NEW YORK (GenomeWeb) – The DNA methylation patterns found in glioblastoma (GBM) tumors may offer survival hints for individuals with the brain cancer, new research suggests.
As they reported in Nature Medicine yesterday, researchers from the Medical University of Vienna and other centers did reduced representation bisulfite sequencing (RRBS)-based methylation profiling on 112 formalin-fixed, paraffin-embedded (FFPE) tumor samples from well-characterized GBM cases in a national patient registry, including a subset of cases with matched primary and progression tumors.
"[O]ur study establishes a rich and openly available resource characterizing the DNA methylation dynamics of glioblastoma progression in a highly annotated clinical cohort with matched [magnetic resonance imaging] and detailed histopathological data," co-senior authors Christoph Bock and Adelheid Woehrer, at the Medical University of Vienna, and their colleagues wrote.

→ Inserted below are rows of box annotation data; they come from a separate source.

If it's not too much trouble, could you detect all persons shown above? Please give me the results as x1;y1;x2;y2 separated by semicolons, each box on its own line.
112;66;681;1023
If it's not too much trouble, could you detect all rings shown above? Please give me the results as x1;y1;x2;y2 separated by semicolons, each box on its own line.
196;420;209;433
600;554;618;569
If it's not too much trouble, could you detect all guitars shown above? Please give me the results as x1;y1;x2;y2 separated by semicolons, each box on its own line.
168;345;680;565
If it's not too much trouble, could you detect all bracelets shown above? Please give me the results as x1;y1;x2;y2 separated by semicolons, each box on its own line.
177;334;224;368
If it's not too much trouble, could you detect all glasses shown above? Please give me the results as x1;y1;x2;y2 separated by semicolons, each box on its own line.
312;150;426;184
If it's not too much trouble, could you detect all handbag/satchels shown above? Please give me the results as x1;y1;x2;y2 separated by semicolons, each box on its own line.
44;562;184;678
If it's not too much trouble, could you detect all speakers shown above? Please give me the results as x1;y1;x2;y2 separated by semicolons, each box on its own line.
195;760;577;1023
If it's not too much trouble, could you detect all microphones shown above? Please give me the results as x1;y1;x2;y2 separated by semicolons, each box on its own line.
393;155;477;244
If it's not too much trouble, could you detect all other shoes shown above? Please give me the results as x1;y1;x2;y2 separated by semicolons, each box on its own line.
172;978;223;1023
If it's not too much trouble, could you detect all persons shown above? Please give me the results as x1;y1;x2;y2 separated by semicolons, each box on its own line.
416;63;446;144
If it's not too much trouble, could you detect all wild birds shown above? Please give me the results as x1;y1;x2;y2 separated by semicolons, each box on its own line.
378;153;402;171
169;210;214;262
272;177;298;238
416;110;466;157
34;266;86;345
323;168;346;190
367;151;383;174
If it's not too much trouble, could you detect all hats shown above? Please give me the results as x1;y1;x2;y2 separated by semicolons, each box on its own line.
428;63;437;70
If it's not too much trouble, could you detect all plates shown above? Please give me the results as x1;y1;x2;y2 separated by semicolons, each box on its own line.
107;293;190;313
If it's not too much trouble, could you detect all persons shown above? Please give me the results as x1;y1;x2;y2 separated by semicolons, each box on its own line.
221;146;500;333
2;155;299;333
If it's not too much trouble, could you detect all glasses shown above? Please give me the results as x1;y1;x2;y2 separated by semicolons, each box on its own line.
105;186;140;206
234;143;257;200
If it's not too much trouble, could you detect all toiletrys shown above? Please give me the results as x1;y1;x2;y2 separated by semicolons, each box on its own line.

In samples collected over time and/or from different tumor sections in each individual, for example, the team saw variable and shifting methylation profiles that appeared to reflect progression events as well as methylation links to the tumor microenvironment. It also detected methylation differences that seemed to coincide with patient outcomes, including lower-than-usual methylation at the promoters of MGMT and Wnt signaling genes in individuals with shorter survival times.
"Given that robust protocols are available for measuring DNA methylation in routine clinical diagnostics, epigenetic biomarkers are likely to contribute to improved diagnosis, prognosis, and personalized therapy in glioblastoma and other cancers," the authors wrote.
The team began with extensively profiled, IDH mutation-free primary tumors from individuals in the Austrian Brain Tumor Registry who were sampled two to four times, including a subset of patients with tested after progression.
Using RRBS, the researchers profiled an average of more than 1.8 million CpG sites in 283 FFPE tumor samples collected at different time points or tumor sections from the same patient, setting the data alongside MRA, pathology, clinical, and other data collected for the same individuals at the same time point.
To that, they added data for another 105 individuals with IDH-wildtype GBM tumors and samples from more than a dozen individuals with IDH-mutated secondary GBM, oligodendroglioma, or astrocytoma.
In the individuals with available progression tumor samples, the team detected progression-related DNA methylation gains at the promoters of genes implicated in processes such as apoptosis and neural development, along with waning methylation in the MGMT promoter and in Wnt signaling gene promoters, particularly in individuals with poorer survival patterns.
In addition, the researchers showed that it was possible to bioinformatically obtain copy number insights and other genetic or transcriptomic clues related to tumor subtype based on RRBS data, with a machine learning approach built from the DNA methylation, histological clues, clinical annotation, MRI patterns, and other data in the original set of well-characterized GBM tumors.
"The RRBS data allowed us to infer a broad range of tumor properties, including known biomarkers such as G-CIMP status, MGMT promoter methylation, and chromosome 1p19q co-deletion," the authors noted. "We also established the utility of RRBS data for predicting glioblastoma transitional subtypes, thus extending this candidate biomarker to routinely collected FFPE samples."